Dr. Shahani contributed some refinements to this procedure, but it was developed by several alumni of Koppers Chemicals, principally a smiley, self-effacing man named Richard Spatz, who knew a lot about pressure-treating wood and applied that knowledge to wood-pulp paper. Spatz was dipping books in his garage for years, and air-drying them in the game room, before the world began to pay attention. The Bookkeeper system, as it is known, is inherently safer for organic life-forms than diethyl zinc, and it is apparently benign for books, too, but of course nobody can be certain of its benignancy for a hundred years or more. If you test the paper after its Bookkeeper bath, it shows a higher (less acidic) pH, which is good, but whether magnesium oxide’s neutralizing powers will endure in the book as it is repeatedly breathed on, paged through, and photocopied, and even whether the substance, assuming it does stick where it was put, is ultimately of any significant value to the health of the paper, is unknowable now as well. Perhaps those few minutes spent splayed in a vacuum will shorten a book’s life more than the alkaline deposits will prolong it. Acidity discourages paper-eating bugs; over hundreds of years, that may be very helpful. Some conservators believe that all mass deacidification is a mistake: given the near infinitude of recipes for paper, new and old, and the impossibly complex reactions that ensue over time, the alkaline buffer may do bad things to fibers, and to inks and dyes and bindings, that we cannot foresee.
If Bookkeeper is harmless, and it may possibly be, the good thing about it is that it allows preservation administrators (who seem to have a hard time simply leaving things alone) to feel that they’re taking the initiative and doing something powerful and talismanic, that requires pipes and gauges and special vocabularies, for their chosen volumes.
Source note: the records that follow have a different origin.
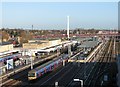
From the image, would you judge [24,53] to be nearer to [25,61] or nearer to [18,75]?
[25,61]

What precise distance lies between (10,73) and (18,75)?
87 centimetres

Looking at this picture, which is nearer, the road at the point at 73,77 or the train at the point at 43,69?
the road at the point at 73,77

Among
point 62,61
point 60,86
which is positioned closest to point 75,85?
point 60,86

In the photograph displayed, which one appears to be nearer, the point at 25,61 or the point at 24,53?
the point at 25,61

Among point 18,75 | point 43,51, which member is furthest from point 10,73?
point 43,51

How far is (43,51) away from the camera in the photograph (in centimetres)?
3061

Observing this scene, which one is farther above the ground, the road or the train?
the train

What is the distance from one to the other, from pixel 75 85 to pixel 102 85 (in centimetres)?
153

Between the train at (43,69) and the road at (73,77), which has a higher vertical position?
the train at (43,69)

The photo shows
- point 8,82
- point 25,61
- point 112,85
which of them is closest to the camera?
point 112,85

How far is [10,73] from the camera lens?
19.2m

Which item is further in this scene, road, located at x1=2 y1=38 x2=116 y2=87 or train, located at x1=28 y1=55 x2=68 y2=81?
train, located at x1=28 y1=55 x2=68 y2=81

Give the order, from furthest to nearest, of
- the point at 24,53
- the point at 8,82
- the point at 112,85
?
the point at 24,53, the point at 8,82, the point at 112,85

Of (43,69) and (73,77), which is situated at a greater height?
(43,69)
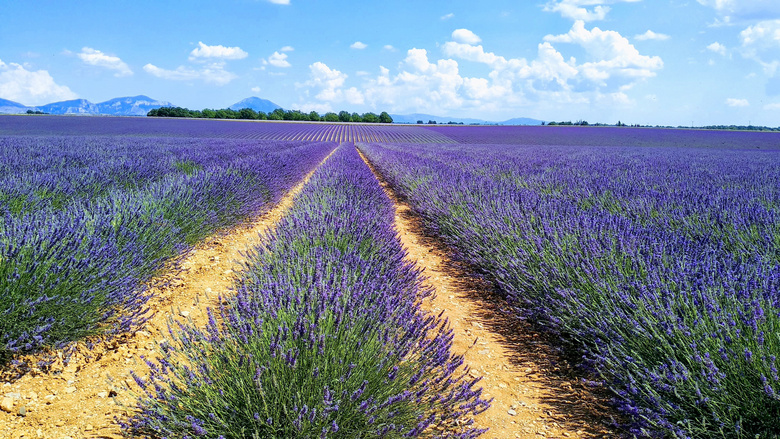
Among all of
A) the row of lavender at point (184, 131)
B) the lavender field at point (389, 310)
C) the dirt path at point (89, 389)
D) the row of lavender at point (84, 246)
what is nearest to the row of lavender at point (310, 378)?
the lavender field at point (389, 310)

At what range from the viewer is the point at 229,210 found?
5.06m

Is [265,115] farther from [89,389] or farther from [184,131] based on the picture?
[89,389]

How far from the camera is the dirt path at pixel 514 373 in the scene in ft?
5.65

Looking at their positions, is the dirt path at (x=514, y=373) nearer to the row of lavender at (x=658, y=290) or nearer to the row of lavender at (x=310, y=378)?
the row of lavender at (x=658, y=290)

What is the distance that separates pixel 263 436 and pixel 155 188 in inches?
149

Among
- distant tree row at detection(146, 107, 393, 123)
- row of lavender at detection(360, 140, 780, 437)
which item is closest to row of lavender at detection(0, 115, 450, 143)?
distant tree row at detection(146, 107, 393, 123)

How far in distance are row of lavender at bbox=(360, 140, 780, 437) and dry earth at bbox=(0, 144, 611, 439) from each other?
0.19m

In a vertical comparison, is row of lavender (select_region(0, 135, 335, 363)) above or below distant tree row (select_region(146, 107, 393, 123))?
below

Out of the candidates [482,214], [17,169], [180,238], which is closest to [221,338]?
[180,238]

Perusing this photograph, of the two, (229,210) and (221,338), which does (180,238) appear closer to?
(229,210)

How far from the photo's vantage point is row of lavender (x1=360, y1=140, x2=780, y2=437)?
1.38 m

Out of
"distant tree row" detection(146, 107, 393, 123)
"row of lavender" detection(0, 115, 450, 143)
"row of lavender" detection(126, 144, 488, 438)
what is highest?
"distant tree row" detection(146, 107, 393, 123)

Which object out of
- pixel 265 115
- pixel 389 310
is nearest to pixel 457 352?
pixel 389 310

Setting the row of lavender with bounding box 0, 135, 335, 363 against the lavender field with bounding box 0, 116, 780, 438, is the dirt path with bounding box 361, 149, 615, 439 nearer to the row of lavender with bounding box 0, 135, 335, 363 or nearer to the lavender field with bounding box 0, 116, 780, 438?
the lavender field with bounding box 0, 116, 780, 438
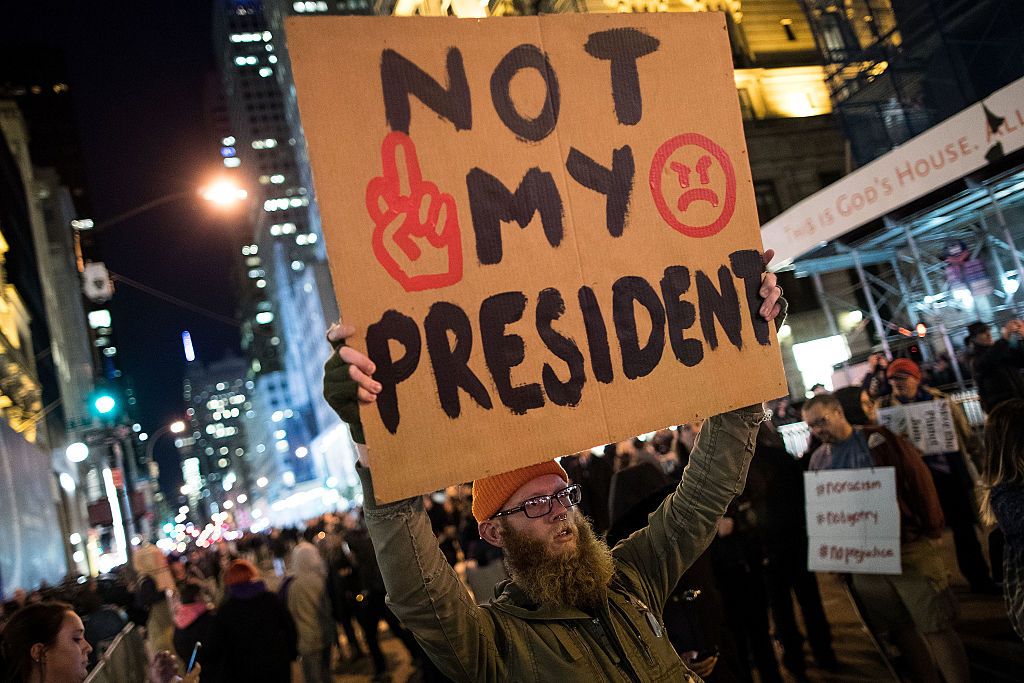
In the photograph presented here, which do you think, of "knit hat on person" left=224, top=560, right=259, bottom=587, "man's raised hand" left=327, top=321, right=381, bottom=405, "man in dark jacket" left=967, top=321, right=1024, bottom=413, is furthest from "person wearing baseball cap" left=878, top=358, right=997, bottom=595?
"man's raised hand" left=327, top=321, right=381, bottom=405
For once you dunk or spritz or gas a group of books, they immediately become charmed objects, items on which your preservation dollars have been spent, and as such are less likely to find themselves carted off to the discard area (called “Gifts and Exchanges” at the Library of Congress) the next year. Deacidification buys time for them in that managerial sense, at least.
But then the books that you haven’t dunked or spritzed or gassed may begin to seem suspect. At the Library of Congress, deacidified books are now identified with a white dot on the spine, like Dr. Seuss’s Star-Bellies. Two subclasses of material thus arise: the chemically purified, and the mortally diseased. Those that haven’t earned their white dots may in time become easier to sacrifice to a reformatting project — they’ve been passed over once, after all, and their untreated acidity makes them (if you accept the prevailing view) an imminent danger to themselves on the shelf. If in fifty years 63the chemical purification turns out to be itself harmful in some unexpected way, the polarity will simply reverse: those books that underwent the therapy will become the newly diseased, the white dot will signal distress, the distress will pull in fresh grant money, and new treatments will come into play to undo the damage of well-meaning earlier maltreatments. Waste may be the only constant.